The problem with this plan is that I started more Nuc’s then I really wanted to increase my hive count by this  year. At the time, I figured that my success rate would not be that high, so it would work itself out in the end. But, my success rate was higher then I had thought. In the end, I started 14 Nuc’s. Of those 14, 10 made it (when I was expecting 5 or 6.) Of the survivors, 6 or 7 are showing the kind of strength that I would be confident to pass along. So, that left me with at least 1 or 2 extra Nuc’s, beyond my increase goal. Since several folks have contacted me about getting Nuc’s, I decided to sell 1 (and may sell a couple more over the next week or so.)

When you sell a Nuc, you have to get your apiary inspected by the state Apiarist. He came by this past week and went through a majority of the starters that I have in the backyard. This was no small task, as I have 17 starters (caught swarms, trap out Nuc’s, my Nuc’s and 1 cut out.) In the end, he passed my apiary and said things looked great.

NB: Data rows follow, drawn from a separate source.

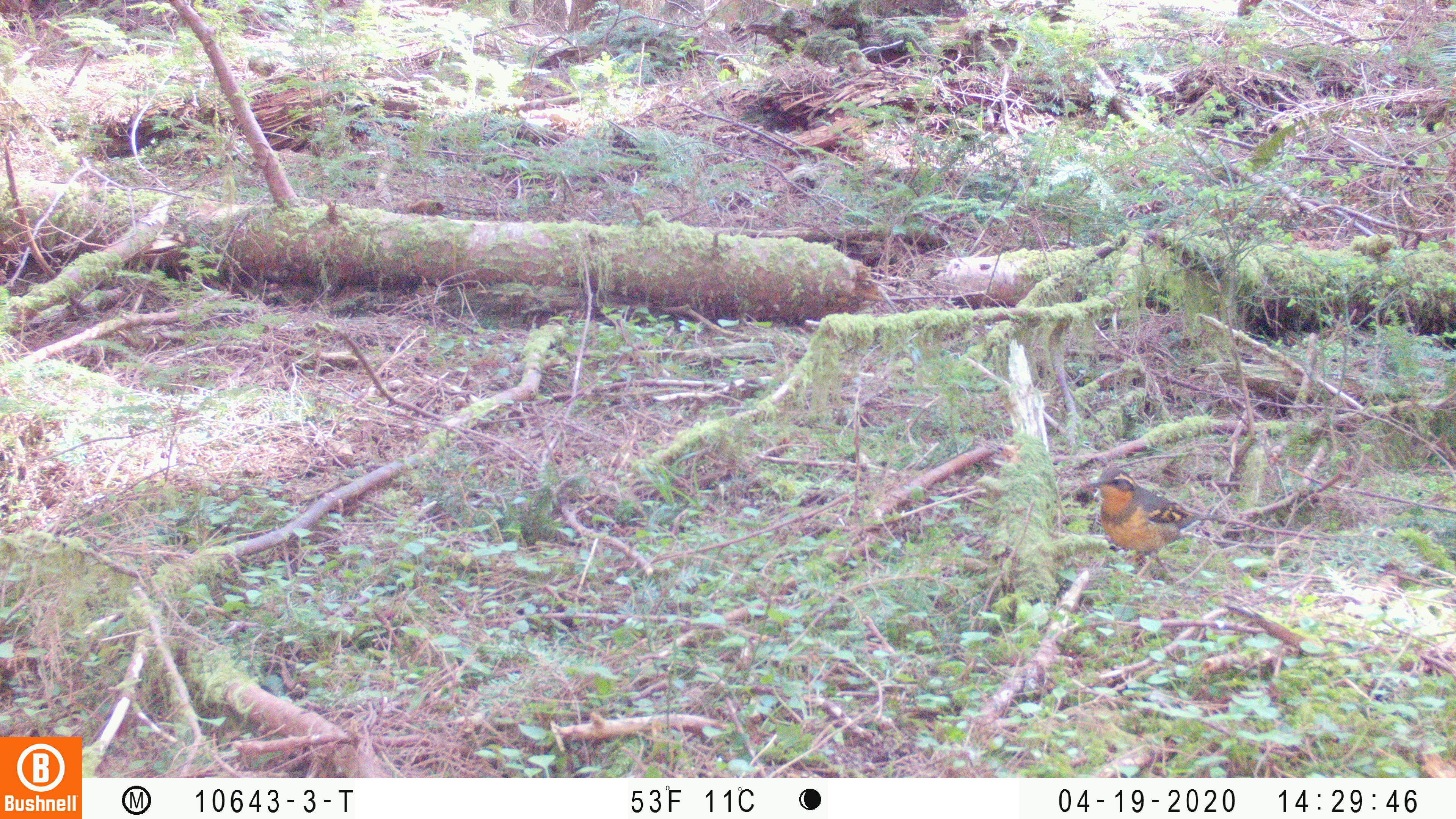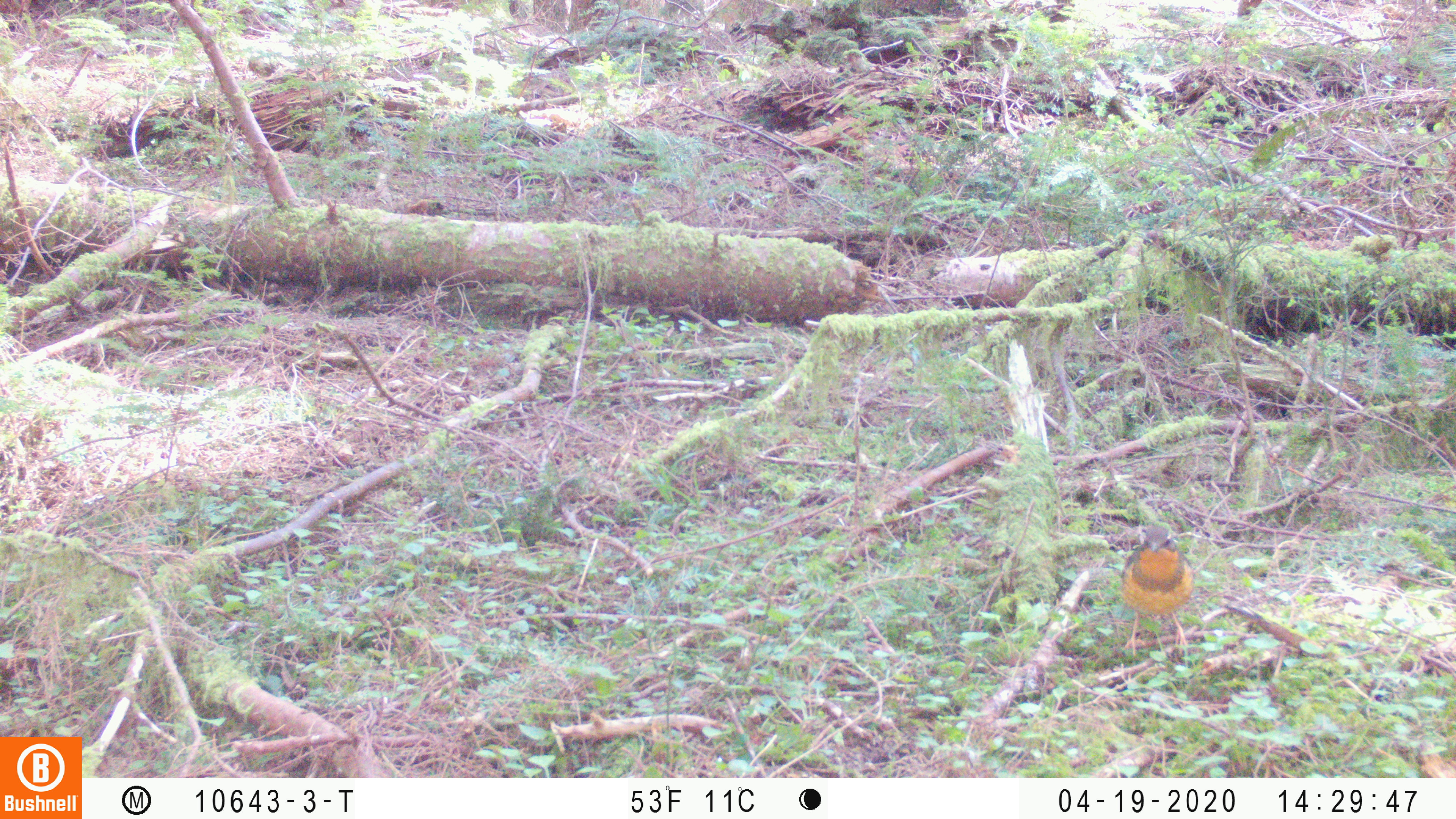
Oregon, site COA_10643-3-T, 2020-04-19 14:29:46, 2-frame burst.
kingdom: Animalia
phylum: Chordata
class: Aves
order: Passeriformes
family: Turdidae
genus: Ixoreus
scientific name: Ixoreus naevius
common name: varied thrush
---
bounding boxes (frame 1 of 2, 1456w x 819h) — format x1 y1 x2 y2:
varied thrush: 1085 465 1212 574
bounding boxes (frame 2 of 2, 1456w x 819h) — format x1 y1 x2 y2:
varied thrush: 1113 521 1193 659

He did find small hive beetles, but I told him that they were pretty much in all of my hives, but not to any great degree. Interestingly enough, he conceded that they were in most folk’s hives, but they were more like a Wax Moth. As long as you have healthy bees in a space that they can maintain (i.e. you don’t super them too  soon), the bees keep them in check. All in all, it was an interesting experience.

A new beekeeper, by the name of Wade, showed up to get his bees and we moved the frames from my Nuc to his hive. I am glad that I could sell him a Nuc as he may have resorted to a package next year (as mentioned a lot on this blog, I am not a fan of packages at all, especially for new Beekeepers.) The Nuc was great. The queen was working on her 2nd batch of brood and two frames were wall-to-wall capped brood on both sides. One contained some capped brood along the edges and lots of eggs/larva in the center. The final two were resources. Basically, this Nuc is getting ready to explode (I had wanted to sell the Nuc last weekend, but the timing did not work out right for the purchaser – I was worried that I would find swarm cells!) I am confident that this Nuc will do very well for Wade and his family. It’s a queen off of Larry, so it’s some of my best stock.